Abstract

. The paper presents the results of the use of minimally-invasive methods in the diagnosis and treatment of choledocholithiasis. The results of treatment of 595 patients aged from 24 to 92 years with the diagnosis of choledocholithiasis were evaluated. In 552 (93,0%) patients, clinical ma­nifestations of mechanical icterus were noted. In 508 (85,3%) patients, choledocholithiasis was combined with the presence of gallstones, in 15 (2,5%) cases – with calculous cholecystitis, in 69 (11,6%) cases - choledocholithiasis was residual. For the diagnosis of choledocholithiasis, ultrasound of the abdominal cavity, computed tomography, endoscopic retrograde cholangiopancreatogy, percutaneous fistulocholangiography, intraoperative cholangiography or cholangiography were used.
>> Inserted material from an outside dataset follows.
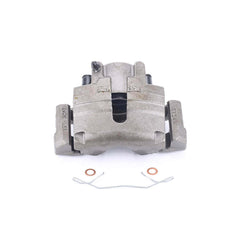 Power Stop L4809 Autospecialty OE Replacement Front Passenger Side Brake Caliper for 2001-2004 Chrysler Sebring Convertible, Sedan (4 Door) product image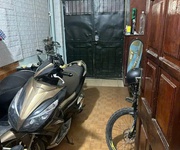 Gia đình cần bán gấp nhà tại phố viên - cổ nhuế - bắc từ liêm. hn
Surgical treatment included both mini-invasive interventions and traditional operations. 227 (38,1%) patients underwent endoscopic papillosphincterotomy, which was effective in a size of concrement up to 7 mm in 83,7%. The percutaneous drainage of the bille ducts was performed in 88 (14,7%) patients, the efficacy was achieved in 82,9%. 313 (52,6%) patients subsequently underwent the second stage of surgical treatment of choledocholithiasis by laparoscopy – 263 (84,0%) and laparotomy – 50 (16,0%) with cholecystectomy with choledocholithoextraction and subsequent external or internal drainage of choledochus. Comparison of different methods of investigation showed that none of the diagnostic techniques had 100% of accuracy and informative value. The efficacy of transpapillary manipulation directly depended on the size of the stones.